We thank you every day for showing us and putting us on that path in those early hours. For me, I think of it as a portal; a window that opened. David Lindsay-Abaire would call it a rabbit hole. And we dove in. And things have happened.

I wrote this in my journal one year later as I was thinking about starting our website Write Me Something Beautiful and musing ‘What is it about?’

This is of course a painful and ugly journey through the very deep troughs of loss, grief and suffering. But, for some unknown reason, we’ve been given some markers, messages and carrots that continually lift us above the abyss that would surely love to embrace us.
This is a journal of running as hard as I can from that gravity pull of my black hole for more than 40 years beginning with my father’s suicide.
This is a story of being right at the edge of here and there, for more than a moment. The edge where you get a glimpse, a fraction-of-an-instant look, at something you are not meant to see, unless there’s a good reason. Like to save one’s sanity- our family’s and others’—perhaps.
This isn’t a near death experience of walking into the light for few seconds. It’s a life story of living with tragic, life-altering, death for a long, long time until, when what should be the final punch is thrown—the one that should take you forever down—the light pours in.
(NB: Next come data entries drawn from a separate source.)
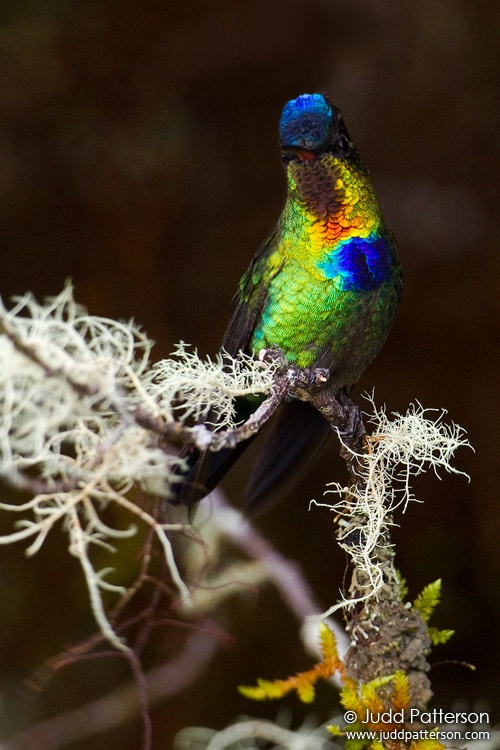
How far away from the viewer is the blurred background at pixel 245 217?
2.73m

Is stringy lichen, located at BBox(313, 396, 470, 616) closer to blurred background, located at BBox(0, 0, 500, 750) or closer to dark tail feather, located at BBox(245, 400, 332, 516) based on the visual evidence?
dark tail feather, located at BBox(245, 400, 332, 516)

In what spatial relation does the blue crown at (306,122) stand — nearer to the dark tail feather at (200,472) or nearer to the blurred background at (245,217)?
the dark tail feather at (200,472)

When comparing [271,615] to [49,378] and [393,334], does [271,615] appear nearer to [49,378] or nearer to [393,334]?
[393,334]

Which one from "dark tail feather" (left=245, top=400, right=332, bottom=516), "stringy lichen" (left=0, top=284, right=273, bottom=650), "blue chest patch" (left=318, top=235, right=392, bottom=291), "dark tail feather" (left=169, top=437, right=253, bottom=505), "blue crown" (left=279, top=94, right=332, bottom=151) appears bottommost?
"stringy lichen" (left=0, top=284, right=273, bottom=650)

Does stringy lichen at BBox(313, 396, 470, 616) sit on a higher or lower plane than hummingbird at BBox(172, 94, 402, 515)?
lower

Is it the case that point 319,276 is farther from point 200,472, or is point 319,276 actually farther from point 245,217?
point 245,217

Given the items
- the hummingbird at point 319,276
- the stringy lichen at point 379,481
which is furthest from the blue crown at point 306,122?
the stringy lichen at point 379,481

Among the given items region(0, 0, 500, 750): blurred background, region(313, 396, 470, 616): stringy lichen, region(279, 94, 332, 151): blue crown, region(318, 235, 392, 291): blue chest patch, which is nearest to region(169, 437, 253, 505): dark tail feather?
region(313, 396, 470, 616): stringy lichen

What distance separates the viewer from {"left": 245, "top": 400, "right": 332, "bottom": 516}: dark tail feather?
1833 mm

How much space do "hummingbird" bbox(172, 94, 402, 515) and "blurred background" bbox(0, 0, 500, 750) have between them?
1.21 m

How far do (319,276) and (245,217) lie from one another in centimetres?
144

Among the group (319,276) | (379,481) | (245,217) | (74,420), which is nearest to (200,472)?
(379,481)

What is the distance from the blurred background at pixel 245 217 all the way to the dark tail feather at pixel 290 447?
3.78 feet

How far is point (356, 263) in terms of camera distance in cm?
158
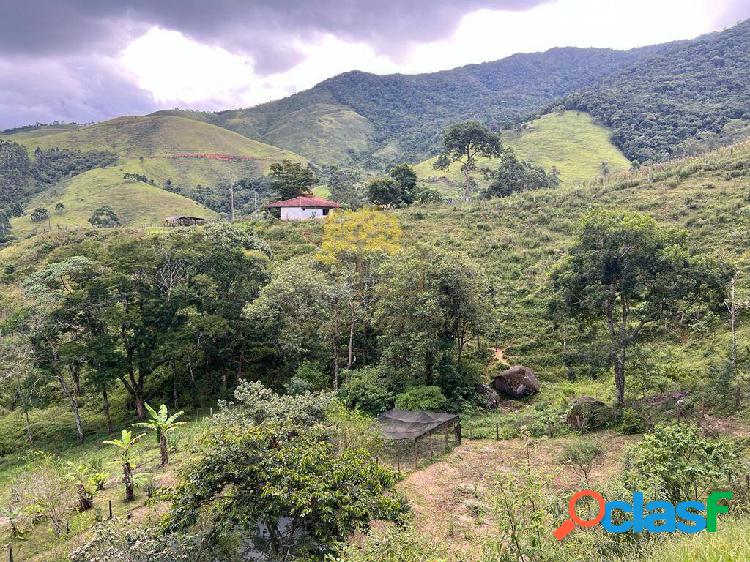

This light has hung around for more than two and a half years. And it seems to only get brighter as we continue further into our own rabbit hole—or worm hole—so long as we explore it with others.
That’s the critically important piece to all of this—experiencing it and sharing it with others.
Doing so seems to release more energy and take on a life of its own.
These are stories of how I’m no longer running by myself anymore. I now realize there are so many here and over there who are right at our sides—shaking their heads, laughing, crying, releasing, relenting, cracking open and chasing down their own paths of connection and reconnection.
This is a place of doing the work—of going way beyond your comfort zone—of seeking and walking with those who have been hit hard, like us—of working with mediums and shamans and priests and authors and philosophers of extraordinary abilities—of doing things you never thought you could or would ever do.
Because when you get to the edge, and you realize and acknowledge, ‘What the heck do I possibly have left to be afraid of?,
That’s where the goosebumps are.
That’s the place you can honestly say to yourself ‘Whoah!’ and ‘Wow.’


For me, that’s where grief dwells.
This is dedicated in loving memory of David Cline on his 3rd Angel Date December 2, 2016.